AI

AI, Ancaman Global? Konservatif AS Tantang Raksasa Teknologi

Di tengah pemerintahan kedua Presiden Donald Trump, muncul ketegangan baru antara kelompok konservatif Amerika yang dikenal sebagai “New Right” dan para raksasa teknologi. Dalam konferensi tahunan National Conservatism Conference di Washington pada 2 September 2025, isu kecerdasan buatan (AI) menjadi sorotan utama yang memunculkan perbedaan tajam di antara kedua kubu.

Konservatif Baru vs. Raksasa Teknologi

Selama beberapa tahun terakhir, banyak analis berasumsi bahwa kelompok konservatif akan berjalan seiring dengan perusahaan teknologi besar karena sama-sama ingin menjaga dominasi Amerika terhadap China. Namun, pernyataan yang disampaikan oleh Rachel Bovard, wakil presiden program di Conservative Partnership Institute, menunjukkan arah berbeda.

Bovard menegaskan bahwa AI bukan hanya ancaman bagi Amerika Serikat, melainkan juga bagi China. Dengan kata lain, teknologi ini dipandang berbahaya dalam skala global, bukan sekadar alat kompetisi geopolitik. “Teknologi AI memiliki potensi untuk mengikis nilai-nilai tradisional dan memperlemah kontrol masyarakat atas pemerintah maupun perusahaan,” kata Bovard.

Kekhawatiran yang Mendasari

Bagi kelompok New Right, AI dipandang bisa memperluas kekuasaan raksasa teknologi, sekaligus memberi alat kontrol yang lebih kuat bagi negara-negara otoriter. AI dapat digunakan untuk pengawasan massal, manipulasi opini publik, hingga menggeser pekerjaan manusia. Kekhawatiran ini sejalan dengan meningkatnya debat publik di AS mengenai etika, keamanan, dan dampak sosial dari kecerdasan buatan.

Sementara itu, perusahaan teknologi besar melihat AI sebagai mesin pertumbuhan ekonomi dan instrumen strategis untuk memastikan dominasi Amerika dalam persaingan dengan China. Dari sudut pandang mereka, menahan perkembangan AI sama saja dengan memberi peluang bagi Beijing untuk mengambil alih kepemimpinan global dalam teknologi.

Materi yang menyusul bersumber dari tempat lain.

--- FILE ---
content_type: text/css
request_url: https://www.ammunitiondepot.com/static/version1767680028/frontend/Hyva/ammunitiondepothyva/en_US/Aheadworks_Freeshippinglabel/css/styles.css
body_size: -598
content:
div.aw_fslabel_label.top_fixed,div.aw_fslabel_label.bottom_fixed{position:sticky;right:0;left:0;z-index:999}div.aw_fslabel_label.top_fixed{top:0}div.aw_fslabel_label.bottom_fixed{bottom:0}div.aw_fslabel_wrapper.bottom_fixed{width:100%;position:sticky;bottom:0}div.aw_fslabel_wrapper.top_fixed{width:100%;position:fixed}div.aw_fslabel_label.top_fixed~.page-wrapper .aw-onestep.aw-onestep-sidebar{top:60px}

Perpecahan dalam Koalisi Trump

Ketegangan ini menyoroti perpecahan yang semakin nyata di dalam barisan pendukung Presiden Trump. Di satu sisi, Trump mendapat sokongan dari konservatif yang curiga terhadap konsentrasi kekuasaan perusahaan teknologi. Di sisi lain, pemerintahannya juga bergantung pada inovasi sektor swasta untuk mendorong pertumbuhan ekonomi dan memperkuat posisi geopolitik AS.

Kontradiksi ini mencerminkan dilema lebih luas: bagaimana menyeimbangkan kebutuhan inovasi dengan perlindungan terhadap masyarakat. Jika pemerintah terlalu mengekang AI, dikhawatirkan AS tertinggal dari China. Namun jika dibiarkan bebas, risiko etis dan sosial bisa merusak fondasi politik dan budaya Amerika.

Dampak ke Depan

Pertarungan wacana mengenai AI kemungkinan besar akan terus berlanjut. Bagi kelompok konservatif, tantangannya adalah merumuskan kebijakan yang melindungi masyarakat tanpa mengorbankan daya saing. Bagi Demokrat, tantangannya adalah memastikan regulasi yang ketat tidak memperlambat inovasi.

Apa yang terjadi di Washington saat ini dapat menjadi contoh awal bagaimana dunia demokrasi menghadapi “pedang bermata dua” bernama AI. Baik Amerika maupun China melihat teknologi ini sebagai kunci masa depan, tetapi cara mereka menanganinya akan menentukan arah politik, ekonomi, dan bahkan kebebasan masyarakat di dekade mendatang.